Mais Denise est renvoyée du Bonheur des Dames par l’adjoint tyrannique de Mouret, Bourdoncle, et ce contre la volonté du directeur, victime de son propre système de renvoi. En effet, pendant l’été, beaucoup de vendeuses sont renvoyées pour économiser, sur quelque prétexte que ce soit. Denise a simplement été surprise au magasin en train de parler à Jean venu lui réclamer de l’argent de manière impromptue, et Bourdoncle ne se doutant pas qu’il s’agit de son frère la licencie sur le champ, sans en référer à Mouret, parce qu’il suppose immédiatement en voyant Denise avec un jeune homme que ce dernier est son amant.

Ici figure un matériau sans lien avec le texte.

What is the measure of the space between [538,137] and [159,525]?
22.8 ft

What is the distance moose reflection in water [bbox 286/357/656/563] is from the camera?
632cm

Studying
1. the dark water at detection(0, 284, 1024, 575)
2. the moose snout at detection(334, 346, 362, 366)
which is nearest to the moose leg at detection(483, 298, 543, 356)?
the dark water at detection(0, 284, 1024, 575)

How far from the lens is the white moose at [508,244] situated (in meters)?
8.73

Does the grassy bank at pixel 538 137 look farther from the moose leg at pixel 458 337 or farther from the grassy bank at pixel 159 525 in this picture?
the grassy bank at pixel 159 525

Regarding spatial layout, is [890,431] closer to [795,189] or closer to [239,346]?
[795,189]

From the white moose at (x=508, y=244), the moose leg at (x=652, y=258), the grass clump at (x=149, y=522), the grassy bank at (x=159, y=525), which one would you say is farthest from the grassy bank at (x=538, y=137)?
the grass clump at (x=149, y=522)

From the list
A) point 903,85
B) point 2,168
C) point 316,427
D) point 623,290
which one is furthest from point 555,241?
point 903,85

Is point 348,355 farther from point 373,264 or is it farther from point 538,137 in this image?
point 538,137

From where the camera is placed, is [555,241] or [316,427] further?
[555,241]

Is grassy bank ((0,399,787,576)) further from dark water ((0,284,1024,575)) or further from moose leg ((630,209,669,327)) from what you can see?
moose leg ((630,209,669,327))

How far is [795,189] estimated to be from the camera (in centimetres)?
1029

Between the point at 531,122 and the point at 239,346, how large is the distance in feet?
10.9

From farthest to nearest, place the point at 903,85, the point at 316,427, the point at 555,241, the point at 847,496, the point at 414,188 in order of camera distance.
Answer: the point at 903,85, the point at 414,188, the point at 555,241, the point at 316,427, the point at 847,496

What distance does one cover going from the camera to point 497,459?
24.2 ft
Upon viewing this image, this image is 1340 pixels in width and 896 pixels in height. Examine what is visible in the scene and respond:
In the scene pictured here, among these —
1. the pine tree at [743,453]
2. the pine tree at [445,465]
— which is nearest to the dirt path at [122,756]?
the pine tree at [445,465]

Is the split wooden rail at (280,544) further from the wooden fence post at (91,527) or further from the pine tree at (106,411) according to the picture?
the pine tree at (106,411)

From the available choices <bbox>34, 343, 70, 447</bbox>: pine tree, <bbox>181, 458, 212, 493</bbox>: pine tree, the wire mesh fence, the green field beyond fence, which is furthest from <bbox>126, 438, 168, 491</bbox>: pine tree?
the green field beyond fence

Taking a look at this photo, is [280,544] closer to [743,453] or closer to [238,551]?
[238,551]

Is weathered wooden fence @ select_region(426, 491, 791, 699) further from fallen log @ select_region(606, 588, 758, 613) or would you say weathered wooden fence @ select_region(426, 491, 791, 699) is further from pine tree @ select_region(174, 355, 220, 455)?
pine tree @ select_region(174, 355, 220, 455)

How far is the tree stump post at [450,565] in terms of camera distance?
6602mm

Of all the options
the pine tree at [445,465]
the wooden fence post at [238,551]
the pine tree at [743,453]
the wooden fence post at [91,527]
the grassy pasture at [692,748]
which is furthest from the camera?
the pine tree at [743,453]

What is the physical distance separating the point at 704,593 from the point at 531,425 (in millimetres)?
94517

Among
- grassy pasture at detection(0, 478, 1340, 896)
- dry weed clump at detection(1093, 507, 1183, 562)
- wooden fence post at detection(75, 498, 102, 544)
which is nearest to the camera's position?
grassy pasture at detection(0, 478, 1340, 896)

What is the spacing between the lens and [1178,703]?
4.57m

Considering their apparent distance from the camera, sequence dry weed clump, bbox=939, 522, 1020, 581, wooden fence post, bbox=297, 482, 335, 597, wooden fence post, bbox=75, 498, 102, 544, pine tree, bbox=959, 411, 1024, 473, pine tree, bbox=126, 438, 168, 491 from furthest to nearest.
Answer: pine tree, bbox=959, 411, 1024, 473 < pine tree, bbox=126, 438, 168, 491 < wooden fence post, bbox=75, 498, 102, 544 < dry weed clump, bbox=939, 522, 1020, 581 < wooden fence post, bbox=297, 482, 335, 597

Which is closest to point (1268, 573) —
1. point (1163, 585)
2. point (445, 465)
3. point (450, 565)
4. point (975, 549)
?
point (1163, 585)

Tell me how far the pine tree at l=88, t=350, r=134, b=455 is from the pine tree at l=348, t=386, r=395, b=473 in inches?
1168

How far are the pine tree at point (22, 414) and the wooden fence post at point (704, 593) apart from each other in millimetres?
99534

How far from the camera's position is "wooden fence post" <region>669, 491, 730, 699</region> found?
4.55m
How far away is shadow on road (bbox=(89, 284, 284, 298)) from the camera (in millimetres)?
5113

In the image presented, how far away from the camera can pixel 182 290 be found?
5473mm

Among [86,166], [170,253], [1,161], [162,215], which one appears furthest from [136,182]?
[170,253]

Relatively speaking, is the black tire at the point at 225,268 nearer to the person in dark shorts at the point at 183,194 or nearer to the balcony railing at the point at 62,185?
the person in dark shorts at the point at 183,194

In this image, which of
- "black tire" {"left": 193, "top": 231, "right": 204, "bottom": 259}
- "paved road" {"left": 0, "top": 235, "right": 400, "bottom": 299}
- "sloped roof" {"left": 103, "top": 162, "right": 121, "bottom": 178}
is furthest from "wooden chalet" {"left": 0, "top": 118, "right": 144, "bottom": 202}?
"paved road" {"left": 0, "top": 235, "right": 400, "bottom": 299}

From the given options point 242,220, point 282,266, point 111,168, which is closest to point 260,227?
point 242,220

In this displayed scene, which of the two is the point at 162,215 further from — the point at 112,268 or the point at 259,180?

Denise loue alors un appartement avec Pépé chez Bourras, un petit commerçant lié à Baudu. Bourras vend des parapluies et offre un emploi à Denise par charité. Comme elle se sent une charge pour lui, Denise devient peu de temps après vendeuse chez Robineau qui, après avoir été licencié du Bonheur des Dames pour l’affaire des cravates, a repris une boutique du quartier. Pour la saison morte de l’hiver, Mouret voit les choses en grand : il fait venir quantité de gants et de fourrures en tout genre pour séduire le client. Son magasin réalise des recettes plus importantes que jamais. Au bonheur des dames prend ainsi plus d’ampleur au détriment des petites boutiques qui sombrent peu à peu dans la misère, notamment celles de Baudu et de Robineau. Pendant ce temps Denise se débrouille pour gagner son pain par de petits travaux.

Un jour, Denise croise dans la rue Octave Mouret qui se rend chez sa maîtresse. Il décide de retarder sa visite pour se promener avec elle, et c’est là qu’ils commencent à se sentir secrètement amoureux. Mouret lui propose de revenir Au Bonheur des dames. Se rendant compte que Robineau, étant donné le faible nombre de clients, n’a pas besoin d’elle, mais ne le lui dit pas, Denise accepte cette proposition, ce qui est considéré comme une trahison par son oncle Baudu, Robineau et Bourras.

L’été arrive et les travaux prévus par Mouret et le baron Hartmann se concrétisent : le magasin s’agrandit et une nouvelle rue passe juste à côté. La maîtresse de Mouret commence à soupçonner Denise d’être sa rivale quand le directeur la nomme au poste de seconde vendeuse. Bien qu’amoureuse d’Octave Mouret, elle refuse par timidité et fierté son invitation à dîner qu’elle reçoit par lettre. Cela étonne tout le magasin, et surprend Mouret lui-même qui tombe encore plus sous le charme de son employée. Henriette ne supporte pas de voir son amant s’amouracher de la jeune fille et concocte un plan avec Bouthemont et le baron pour prendre sur le fait Denise et Mouret. Mais pour l’instant Denise continue de résister aux avances de Mouret qui devient tyrannique envers ses employés, qui de leur côté diffusent de fausses rumeurs sur le compte de Denise, lui attribuant plusieurs amants.

Pendant ce temps le petit commerce se précipite vers la ruine : Baudu est contraint de fermer définitivement sa boutique, Robineau tente de se suicider et Bourras est mis à la rue par ses créanciers. Aucun d’entre eux n’accepte l’aide de Denise, la considérant désormais dans le camp ennemi.

À la fin du roman, Octave Mouret se décide à demander la main de Denise, qui voit son rêve romantique se réaliser : elle accepte alors de l’épouser, et se hisse ainsi vers les plus hautes sphères de la société bourgeoise de l’époque.